◆ DOCUMENT SEGMENT ◆
Kawase Hasui Art
Japanese, 1883-1957
Hasui Kawase (Japanese, 1883 -1957) was an artist, one of modern Japan's most important and prolific printmakers. He was a prominent designer of the shin-hanga ("new prints") movement, whose artists depicted traditional subjects with a style influenced by Western art. Like many earlier ukiyo-e prints, Hasui's works were commonly landscapes, but displayed atmospheric effects and natural lighting.
Hasui designed approximately 620 prints over a career that spanned nearly forty years. Towards the end of his life the government recognized him as a Living National Treasure for his contribution to Japanese culture.
From youth Hasui dreamed of an art career. His maternal uncle was Kanagaki Robun (1829–94), a Japanese author and journalist, who produced the first manga magazine. Hasui went to the school of the painter Aoyagi Bokusen as a young man. He sketched from nature, copied the masters' woodblock prints, and studied brush painting with Araki Kanyu. His parents had him take on the family rope and thread wholesaling business, but its bankruptcy when he was 26 freed him to pursue art.

◆ WHAT TO DO ◆
Extend the Kawase Hasui biography, picking up after its final sentence about the family business's bankruptcy. The data that comes next is separate material, unrelated to the Kawase Hasui biography.

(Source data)
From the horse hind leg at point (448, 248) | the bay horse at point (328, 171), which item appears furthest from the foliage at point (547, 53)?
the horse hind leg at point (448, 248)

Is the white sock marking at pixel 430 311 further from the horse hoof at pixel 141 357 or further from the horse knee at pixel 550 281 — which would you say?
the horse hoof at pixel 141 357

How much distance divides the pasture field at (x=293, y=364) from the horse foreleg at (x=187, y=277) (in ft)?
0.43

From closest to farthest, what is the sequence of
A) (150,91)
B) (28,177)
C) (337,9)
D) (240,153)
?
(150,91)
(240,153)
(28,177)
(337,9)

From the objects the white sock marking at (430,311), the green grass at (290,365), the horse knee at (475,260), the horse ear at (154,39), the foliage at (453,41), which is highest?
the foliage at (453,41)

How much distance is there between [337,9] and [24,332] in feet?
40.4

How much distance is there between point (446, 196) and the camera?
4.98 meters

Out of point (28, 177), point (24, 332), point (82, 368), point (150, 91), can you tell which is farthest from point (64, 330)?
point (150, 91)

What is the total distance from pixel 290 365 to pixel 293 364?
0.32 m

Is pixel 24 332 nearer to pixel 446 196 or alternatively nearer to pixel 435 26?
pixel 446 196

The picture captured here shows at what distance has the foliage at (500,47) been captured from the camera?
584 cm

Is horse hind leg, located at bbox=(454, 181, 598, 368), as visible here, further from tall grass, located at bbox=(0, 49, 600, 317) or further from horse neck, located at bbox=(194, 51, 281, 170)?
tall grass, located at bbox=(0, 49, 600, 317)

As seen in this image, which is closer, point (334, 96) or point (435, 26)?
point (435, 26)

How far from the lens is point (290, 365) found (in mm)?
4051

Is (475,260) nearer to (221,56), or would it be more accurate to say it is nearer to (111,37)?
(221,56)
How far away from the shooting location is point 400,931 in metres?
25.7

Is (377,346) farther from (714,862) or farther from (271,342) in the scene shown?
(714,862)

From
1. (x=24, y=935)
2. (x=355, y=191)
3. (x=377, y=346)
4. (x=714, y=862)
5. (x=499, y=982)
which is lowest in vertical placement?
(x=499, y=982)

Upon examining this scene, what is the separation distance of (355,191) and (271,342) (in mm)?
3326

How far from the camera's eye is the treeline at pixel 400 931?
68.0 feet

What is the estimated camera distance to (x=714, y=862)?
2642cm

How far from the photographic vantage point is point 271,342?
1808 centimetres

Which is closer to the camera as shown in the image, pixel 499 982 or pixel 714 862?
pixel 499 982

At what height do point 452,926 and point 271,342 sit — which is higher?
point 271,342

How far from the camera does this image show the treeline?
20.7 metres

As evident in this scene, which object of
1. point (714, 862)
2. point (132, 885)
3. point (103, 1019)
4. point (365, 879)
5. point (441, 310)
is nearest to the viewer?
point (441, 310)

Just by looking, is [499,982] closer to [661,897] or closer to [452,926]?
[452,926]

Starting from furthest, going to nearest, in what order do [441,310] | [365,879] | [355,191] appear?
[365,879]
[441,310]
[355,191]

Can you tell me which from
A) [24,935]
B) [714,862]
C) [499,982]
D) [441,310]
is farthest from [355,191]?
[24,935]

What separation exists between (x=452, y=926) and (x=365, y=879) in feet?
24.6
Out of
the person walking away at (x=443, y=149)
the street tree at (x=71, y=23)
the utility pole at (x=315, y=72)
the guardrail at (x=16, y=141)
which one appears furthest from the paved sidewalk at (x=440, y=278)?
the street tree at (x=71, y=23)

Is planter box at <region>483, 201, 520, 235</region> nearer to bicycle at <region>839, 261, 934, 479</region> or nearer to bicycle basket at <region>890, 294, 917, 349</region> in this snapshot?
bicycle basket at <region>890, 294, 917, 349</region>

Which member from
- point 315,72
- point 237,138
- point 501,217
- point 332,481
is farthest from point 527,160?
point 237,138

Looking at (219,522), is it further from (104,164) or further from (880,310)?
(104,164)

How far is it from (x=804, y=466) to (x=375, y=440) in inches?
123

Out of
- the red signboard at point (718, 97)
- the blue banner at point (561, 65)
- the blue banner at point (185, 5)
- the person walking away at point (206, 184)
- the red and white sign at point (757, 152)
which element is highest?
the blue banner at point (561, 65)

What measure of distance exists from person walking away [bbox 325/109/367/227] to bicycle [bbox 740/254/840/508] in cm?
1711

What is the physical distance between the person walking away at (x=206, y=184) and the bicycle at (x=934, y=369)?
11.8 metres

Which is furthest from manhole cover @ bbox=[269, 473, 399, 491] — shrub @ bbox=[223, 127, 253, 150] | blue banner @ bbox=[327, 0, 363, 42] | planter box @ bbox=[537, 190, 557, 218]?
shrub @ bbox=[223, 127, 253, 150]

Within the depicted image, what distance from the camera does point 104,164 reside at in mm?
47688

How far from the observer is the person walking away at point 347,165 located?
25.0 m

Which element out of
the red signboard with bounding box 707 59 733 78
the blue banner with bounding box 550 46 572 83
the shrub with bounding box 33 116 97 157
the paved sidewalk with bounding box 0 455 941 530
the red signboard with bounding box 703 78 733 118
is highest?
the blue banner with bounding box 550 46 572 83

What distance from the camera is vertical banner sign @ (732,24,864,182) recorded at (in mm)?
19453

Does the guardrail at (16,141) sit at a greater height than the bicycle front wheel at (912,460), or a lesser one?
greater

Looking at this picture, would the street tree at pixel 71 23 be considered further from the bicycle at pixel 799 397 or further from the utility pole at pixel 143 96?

◆ EXERCISE OUTPUT ◆
He approached Kiyokata Kaburagi to teach him, but Kaburagi instead encouraged him to study Western-style painting, which he did with Okada Saburōsuke for two years. Two years later he again applied as a student to Kaburagi, who this time accepted him. Kiyokata bestowed the name Hasui upon him, which can be translated as "water gushing from a spring", and derives from his elementary school combined with an ideogram of his family name.
Kawase studied ukiyo-e and Japanese style painting at the studio of Kiyokata Kaburagi. He mainly concentrated on making watercolors of actors, everyday life and landscapes, many of them published as illustrations in books and magazines in the last few years of the Meiji period and early Taishō period.
Kawase worked almost exclusively on landscape and townscape prints based on sketches and watercolors he made in Tokyo and during travels around Japan. However, his prints are not merely meishō (famous places) prints that are typical of earlier ukiyo-e masters such as Hiroshige and Katsushika Hokusai (1760-1849). Kawase's prints feature locales that are tranquil and obscure in urbanizing Japan.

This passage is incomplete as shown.